> [Required actions]:
• 1. Name every directory that the passage on speech database structure says the basic database directory should contain at its top level.
• 2. Write the next part of the passage on speech database structure, picking up after its final sentence.

> [Page]:
--- --- ---
The basic database directory should contain the following directories

bin/

Any database specific scripts for processing. Typically this first contains a copy of standard scripts that are then customized when necessary to the particulary database

wav/

The waveform files. These should be headered, one utterances per file with a standard name convention. They should have the extention `.wav' and the fileid consistent with all other files through the database (labels, utterances, pitch marks etc).

lab/

The segmental labels. This is usually the master label files, these may contain more information that the labels used by festival which will be in `festival/relations/Segment/'.

wrd/

Word label files.

lar/

The EGG files (larynograph files) if collected.

pm/

Pitchmark files as generated from the lar files or from the signal directly.

festival/

Festival specific label files.

`festival/relations/': The processed labelled files for building Festival utterances, held in directories whose name reflects the relation they represent: `Segment/', `Word/', `Syllable/' etc.
`festival/utts/': The utterances files as generated from the `festival/relations/' label files.

Other directories will be created for various processing reasons.

6.1.3 Building utterance structures for unit selection

In order to make access well defined you need to construct Festival utterance structures for each of the utterances in your database. This (in is basic form) requires labels for: segments, syllables, words, phrases, F0 Targets, and intonation events. Ideally these should all be carefully hand labelled but in most cases that's impractical. There are ways to automatically obtain most of these labels but you should be aware of the inherit errors in the labelling system you use (including labelling systems that involve human labellers). Note that when a unit selection method is to be used that fundamentally uses segment boundaries its quality is going to be ultimately determined by the quality of the segmental labels in the databases.

For the unit selection algorithm described below the segemntal labels should be using the same phoneset as used in the actual synthesis voice. However a more detailed phonetic labelling may be more useful (e.g. marking closures in stops) mapping that information back to the phone labels before actual use. Autoaligned databases typically aren't acurate enough for use in unit selection. Most autoaligners are built using speech recognition technology where actual phone boundaries are not the primary measure of success. General speech recognition systems primarily measure words correct (or more usefully semantically correct) and do not require phone boundaries to be acurate. If the database is to be used for unit selection it is very important that the phone boundaries are accurate. Having said this though, we have successfully used the aligner described in the diphone chpater above to label general utterance where we knew which phone string we were looking for, using such an aligner may be a useful first pass, but the result should always be checked by hand.
--- --- ---
> [Given entries]:
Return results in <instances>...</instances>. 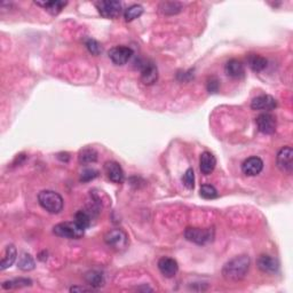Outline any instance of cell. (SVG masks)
Here are the masks:
<instances>
[{
    "instance_id": "277c9868",
    "label": "cell",
    "mask_w": 293,
    "mask_h": 293,
    "mask_svg": "<svg viewBox=\"0 0 293 293\" xmlns=\"http://www.w3.org/2000/svg\"><path fill=\"white\" fill-rule=\"evenodd\" d=\"M104 242L109 247L116 251H123L129 245V237L124 230L112 229L104 235Z\"/></svg>"
},
{
    "instance_id": "cb8c5ba5",
    "label": "cell",
    "mask_w": 293,
    "mask_h": 293,
    "mask_svg": "<svg viewBox=\"0 0 293 293\" xmlns=\"http://www.w3.org/2000/svg\"><path fill=\"white\" fill-rule=\"evenodd\" d=\"M17 267L23 272H30V270L34 269L36 264H34L33 258L29 253H22L19 262H17Z\"/></svg>"
},
{
    "instance_id": "d4e9b609",
    "label": "cell",
    "mask_w": 293,
    "mask_h": 293,
    "mask_svg": "<svg viewBox=\"0 0 293 293\" xmlns=\"http://www.w3.org/2000/svg\"><path fill=\"white\" fill-rule=\"evenodd\" d=\"M98 160V152L93 148H85L79 152V163L91 164Z\"/></svg>"
},
{
    "instance_id": "d6986e66",
    "label": "cell",
    "mask_w": 293,
    "mask_h": 293,
    "mask_svg": "<svg viewBox=\"0 0 293 293\" xmlns=\"http://www.w3.org/2000/svg\"><path fill=\"white\" fill-rule=\"evenodd\" d=\"M36 5L43 7L51 15H59L63 8L68 5L67 2H36Z\"/></svg>"
},
{
    "instance_id": "9a60e30c",
    "label": "cell",
    "mask_w": 293,
    "mask_h": 293,
    "mask_svg": "<svg viewBox=\"0 0 293 293\" xmlns=\"http://www.w3.org/2000/svg\"><path fill=\"white\" fill-rule=\"evenodd\" d=\"M257 266L261 272L267 274H274L276 273L279 268L278 261L268 255H262L257 260Z\"/></svg>"
},
{
    "instance_id": "44dd1931",
    "label": "cell",
    "mask_w": 293,
    "mask_h": 293,
    "mask_svg": "<svg viewBox=\"0 0 293 293\" xmlns=\"http://www.w3.org/2000/svg\"><path fill=\"white\" fill-rule=\"evenodd\" d=\"M267 60L259 54H250L247 56V64L255 72H260L267 67Z\"/></svg>"
},
{
    "instance_id": "4dcf8cb0",
    "label": "cell",
    "mask_w": 293,
    "mask_h": 293,
    "mask_svg": "<svg viewBox=\"0 0 293 293\" xmlns=\"http://www.w3.org/2000/svg\"><path fill=\"white\" fill-rule=\"evenodd\" d=\"M99 176V172L96 170L93 169H89V170H85L84 172L81 173V177H80V181L82 182H89L91 180H94V179Z\"/></svg>"
},
{
    "instance_id": "f546056e",
    "label": "cell",
    "mask_w": 293,
    "mask_h": 293,
    "mask_svg": "<svg viewBox=\"0 0 293 293\" xmlns=\"http://www.w3.org/2000/svg\"><path fill=\"white\" fill-rule=\"evenodd\" d=\"M182 182L188 189H194L195 187V173L192 169H188L182 177Z\"/></svg>"
},
{
    "instance_id": "8fae6325",
    "label": "cell",
    "mask_w": 293,
    "mask_h": 293,
    "mask_svg": "<svg viewBox=\"0 0 293 293\" xmlns=\"http://www.w3.org/2000/svg\"><path fill=\"white\" fill-rule=\"evenodd\" d=\"M158 79V70L155 63L146 61L141 65V80L144 85H154Z\"/></svg>"
},
{
    "instance_id": "52a82bcc",
    "label": "cell",
    "mask_w": 293,
    "mask_h": 293,
    "mask_svg": "<svg viewBox=\"0 0 293 293\" xmlns=\"http://www.w3.org/2000/svg\"><path fill=\"white\" fill-rule=\"evenodd\" d=\"M277 168L282 171L283 173L291 174L293 171V150L291 147H283L278 151L276 157Z\"/></svg>"
},
{
    "instance_id": "9c48e42d",
    "label": "cell",
    "mask_w": 293,
    "mask_h": 293,
    "mask_svg": "<svg viewBox=\"0 0 293 293\" xmlns=\"http://www.w3.org/2000/svg\"><path fill=\"white\" fill-rule=\"evenodd\" d=\"M133 51L128 46H116L109 51V59L116 65H124L132 58Z\"/></svg>"
},
{
    "instance_id": "7a4b0ae2",
    "label": "cell",
    "mask_w": 293,
    "mask_h": 293,
    "mask_svg": "<svg viewBox=\"0 0 293 293\" xmlns=\"http://www.w3.org/2000/svg\"><path fill=\"white\" fill-rule=\"evenodd\" d=\"M38 203L51 214H59L64 206L62 196L53 190H43L39 192Z\"/></svg>"
},
{
    "instance_id": "2e32d148",
    "label": "cell",
    "mask_w": 293,
    "mask_h": 293,
    "mask_svg": "<svg viewBox=\"0 0 293 293\" xmlns=\"http://www.w3.org/2000/svg\"><path fill=\"white\" fill-rule=\"evenodd\" d=\"M217 165V158L216 156L208 151H204L202 155H200L199 159V169L200 172H202L204 176H210L214 169H216Z\"/></svg>"
},
{
    "instance_id": "4fadbf2b",
    "label": "cell",
    "mask_w": 293,
    "mask_h": 293,
    "mask_svg": "<svg viewBox=\"0 0 293 293\" xmlns=\"http://www.w3.org/2000/svg\"><path fill=\"white\" fill-rule=\"evenodd\" d=\"M262 169H264V161L260 157L253 156L244 160L242 164L243 173L247 177H256L258 174L261 173Z\"/></svg>"
},
{
    "instance_id": "f1b7e54d",
    "label": "cell",
    "mask_w": 293,
    "mask_h": 293,
    "mask_svg": "<svg viewBox=\"0 0 293 293\" xmlns=\"http://www.w3.org/2000/svg\"><path fill=\"white\" fill-rule=\"evenodd\" d=\"M85 46L87 50H89L90 53L93 55H99L102 52L101 45H100V43L98 40H95V39H92V38L86 39Z\"/></svg>"
},
{
    "instance_id": "4316f807",
    "label": "cell",
    "mask_w": 293,
    "mask_h": 293,
    "mask_svg": "<svg viewBox=\"0 0 293 293\" xmlns=\"http://www.w3.org/2000/svg\"><path fill=\"white\" fill-rule=\"evenodd\" d=\"M199 194L205 199H214L218 197V190L212 185H203L200 187Z\"/></svg>"
},
{
    "instance_id": "603a6c76",
    "label": "cell",
    "mask_w": 293,
    "mask_h": 293,
    "mask_svg": "<svg viewBox=\"0 0 293 293\" xmlns=\"http://www.w3.org/2000/svg\"><path fill=\"white\" fill-rule=\"evenodd\" d=\"M32 284V281L29 278H15L12 281H6L3 283V288L5 290H12V288H21L25 286H30Z\"/></svg>"
},
{
    "instance_id": "ac0fdd59",
    "label": "cell",
    "mask_w": 293,
    "mask_h": 293,
    "mask_svg": "<svg viewBox=\"0 0 293 293\" xmlns=\"http://www.w3.org/2000/svg\"><path fill=\"white\" fill-rule=\"evenodd\" d=\"M16 257H17L16 247L14 245H8L5 252H4L2 261H0V269L5 270L7 268H10V267L15 262Z\"/></svg>"
},
{
    "instance_id": "3957f363",
    "label": "cell",
    "mask_w": 293,
    "mask_h": 293,
    "mask_svg": "<svg viewBox=\"0 0 293 293\" xmlns=\"http://www.w3.org/2000/svg\"><path fill=\"white\" fill-rule=\"evenodd\" d=\"M85 230L77 224L76 221L71 222H61L53 228V233L62 238L68 239H79L85 234Z\"/></svg>"
},
{
    "instance_id": "484cf974",
    "label": "cell",
    "mask_w": 293,
    "mask_h": 293,
    "mask_svg": "<svg viewBox=\"0 0 293 293\" xmlns=\"http://www.w3.org/2000/svg\"><path fill=\"white\" fill-rule=\"evenodd\" d=\"M143 14V7L141 5H132L128 7L124 12L126 22H132Z\"/></svg>"
},
{
    "instance_id": "7c38bea8",
    "label": "cell",
    "mask_w": 293,
    "mask_h": 293,
    "mask_svg": "<svg viewBox=\"0 0 293 293\" xmlns=\"http://www.w3.org/2000/svg\"><path fill=\"white\" fill-rule=\"evenodd\" d=\"M104 172H106L108 179L113 183H123L125 180L124 171L117 161H107L104 164Z\"/></svg>"
},
{
    "instance_id": "7402d4cb",
    "label": "cell",
    "mask_w": 293,
    "mask_h": 293,
    "mask_svg": "<svg viewBox=\"0 0 293 293\" xmlns=\"http://www.w3.org/2000/svg\"><path fill=\"white\" fill-rule=\"evenodd\" d=\"M182 4L178 2H165L161 3L159 11L165 15H176L182 11Z\"/></svg>"
},
{
    "instance_id": "e0dca14e",
    "label": "cell",
    "mask_w": 293,
    "mask_h": 293,
    "mask_svg": "<svg viewBox=\"0 0 293 293\" xmlns=\"http://www.w3.org/2000/svg\"><path fill=\"white\" fill-rule=\"evenodd\" d=\"M225 71L227 76L231 78H242L245 75V67L242 61L231 59L225 65Z\"/></svg>"
},
{
    "instance_id": "5b68a950",
    "label": "cell",
    "mask_w": 293,
    "mask_h": 293,
    "mask_svg": "<svg viewBox=\"0 0 293 293\" xmlns=\"http://www.w3.org/2000/svg\"><path fill=\"white\" fill-rule=\"evenodd\" d=\"M95 7L104 19H116L121 13V4L116 0H101L96 2Z\"/></svg>"
},
{
    "instance_id": "6da1fadb",
    "label": "cell",
    "mask_w": 293,
    "mask_h": 293,
    "mask_svg": "<svg viewBox=\"0 0 293 293\" xmlns=\"http://www.w3.org/2000/svg\"><path fill=\"white\" fill-rule=\"evenodd\" d=\"M251 260L247 256H237L229 260L222 268V276L227 281L238 282L246 276L250 269Z\"/></svg>"
},
{
    "instance_id": "30bf717a",
    "label": "cell",
    "mask_w": 293,
    "mask_h": 293,
    "mask_svg": "<svg viewBox=\"0 0 293 293\" xmlns=\"http://www.w3.org/2000/svg\"><path fill=\"white\" fill-rule=\"evenodd\" d=\"M277 107L276 99L272 95H259L252 100L251 108L253 110L270 111Z\"/></svg>"
},
{
    "instance_id": "ba28073f",
    "label": "cell",
    "mask_w": 293,
    "mask_h": 293,
    "mask_svg": "<svg viewBox=\"0 0 293 293\" xmlns=\"http://www.w3.org/2000/svg\"><path fill=\"white\" fill-rule=\"evenodd\" d=\"M257 123V128L260 131L262 134H274L275 131H276V126H277V121H276V117L273 116L272 113L265 112L261 113L257 117L256 119Z\"/></svg>"
},
{
    "instance_id": "5bb4252c",
    "label": "cell",
    "mask_w": 293,
    "mask_h": 293,
    "mask_svg": "<svg viewBox=\"0 0 293 293\" xmlns=\"http://www.w3.org/2000/svg\"><path fill=\"white\" fill-rule=\"evenodd\" d=\"M158 269L161 273V275H164L165 277L172 278L176 276L178 273L179 265L177 260H174L173 258L163 257V258H160L158 261Z\"/></svg>"
},
{
    "instance_id": "8992f818",
    "label": "cell",
    "mask_w": 293,
    "mask_h": 293,
    "mask_svg": "<svg viewBox=\"0 0 293 293\" xmlns=\"http://www.w3.org/2000/svg\"><path fill=\"white\" fill-rule=\"evenodd\" d=\"M185 237L198 245H204L211 242L214 237V230L212 228L200 229V228H187L185 231Z\"/></svg>"
},
{
    "instance_id": "ffe728a7",
    "label": "cell",
    "mask_w": 293,
    "mask_h": 293,
    "mask_svg": "<svg viewBox=\"0 0 293 293\" xmlns=\"http://www.w3.org/2000/svg\"><path fill=\"white\" fill-rule=\"evenodd\" d=\"M85 281L89 285L93 288V287H101L104 285V277L103 274L99 270H90L85 274Z\"/></svg>"
},
{
    "instance_id": "d6a6232c",
    "label": "cell",
    "mask_w": 293,
    "mask_h": 293,
    "mask_svg": "<svg viewBox=\"0 0 293 293\" xmlns=\"http://www.w3.org/2000/svg\"><path fill=\"white\" fill-rule=\"evenodd\" d=\"M89 291H92V287L87 288L84 286H72L70 288V292H89Z\"/></svg>"
},
{
    "instance_id": "83f0119b",
    "label": "cell",
    "mask_w": 293,
    "mask_h": 293,
    "mask_svg": "<svg viewBox=\"0 0 293 293\" xmlns=\"http://www.w3.org/2000/svg\"><path fill=\"white\" fill-rule=\"evenodd\" d=\"M75 221L84 229H87L91 226V216L86 211H79L76 213Z\"/></svg>"
},
{
    "instance_id": "1f68e13d",
    "label": "cell",
    "mask_w": 293,
    "mask_h": 293,
    "mask_svg": "<svg viewBox=\"0 0 293 293\" xmlns=\"http://www.w3.org/2000/svg\"><path fill=\"white\" fill-rule=\"evenodd\" d=\"M220 87V81L217 77H211L207 81V91L210 93H217Z\"/></svg>"
}]
</instances>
--- --- ---
> [Answers for the tasks]:
• 1. bin/, wav/, lab/, wrd/, lar/, pm/, festival/

• 2.
It has been suggested that aligning techniques and unit selection training techniques can be used to judge the accuracy of the labels and basically exclude any segments that appear to fall outside the typical range for the segment type. Thus it, is believed that unit selection algorithms should be able to deal with a certain amount of noise in the labelling. This is the desire for researchers in the field, but we are some way from that and the easiest way at present to improve the quality of unit selection algorithms at present is to ensure that segmental labelling is as accurate as possible. Once we have a better handle on selection techniques themselves it will then be possible to start experimenting with noisy labelling.

However it should be added that this unit selection technique (and many others) support what is termed "optimal coupling" (conkie96) where the acoustically most appropriate join point is found automatically at run time when two units are selected for concatenation. This technique is inherently robust to at least a few tens of millisecond boundary labelling errors.

For the cluster method defined here it is best to construct more than simply segments, durations and an F0 target. A whole syllabic structure plus word boundaries, intonation events and phrasing allow a much richer set of features to be used for clusters. See section 4.4 Utterance building for a more general discussion of how to build utterance structures for a database.

6.1.4 Making cepstrum parameter files

In order to cluster similar units in a database we build an acoustic representation of them. This is is also still a research issue but in the example here we will use Mel cepsrtum plus delta Mel cepstrum plus F0. Though this is open for change (and can easily be done so).

Here is an example script which will generate these parameters for a database, it is included in `festvox/src/unitsel/make_mcep' The main loop here generates the cepstrum parameters and the F0 and then combinsthem into a single file with F0 as parameter 0. This format is assumed for the later acoustic measures though the number of cepstrum/delta cepstrum parameters may be changed if desired.

ESTDIR=/usr/awb/projects/speech_tools/main
PDA_PARAMS="-fmax 180 -fmin 80"
SIG2FV=$ESTDIR/sig2fv
SIG2FVPARAMS='-coefs melcep -delta melcep -melcep_order 12 \
          -fbank_order 24 -shift 0.01 -factor 2.5 -preemph 0.97'

for i in $*
do
  fname=`basename $i .wav`
  echo $fname
  $SIG2FV $SIG2FVPARAMS -otype ascii $i -o /tmp/tmp.$$.ascii
  if [ ! -f festival/f0/$fname.f0 ]
  then
     $ESTDIR/pda -s 0.01 -o festival/f0/$fname.f0 -otype ascii \
               $PDA_PARAMS wav/$fname.wav
  fi
  $ESTDIR/ch_track -pc first -itype ascii -s 0.010 -otype htk \
     festival/f0/$fname.f0 /tmp/tmp.$$.ascii \
     -o festival/coeffs/$fname.dcoeffs
  rm /tmp/tmp.$$.*
done

The above builds coefficients at fixed frames. We have also experiemented with building parameters pitch synchornously and have found a slight improvement in the usefulness of teh emasure based on this. We do not pretend that this part is particularly neat in the system but it does work. When pitch synchornous parameters are build the cluints module will automatically put the local F0 value in coefficient 0 at load time. This happens to be appropriate from LPC coefficients. The script in `festvox/src/general/make_lpc' can be used to generate the parameters, assuming you have already generated pitch marks.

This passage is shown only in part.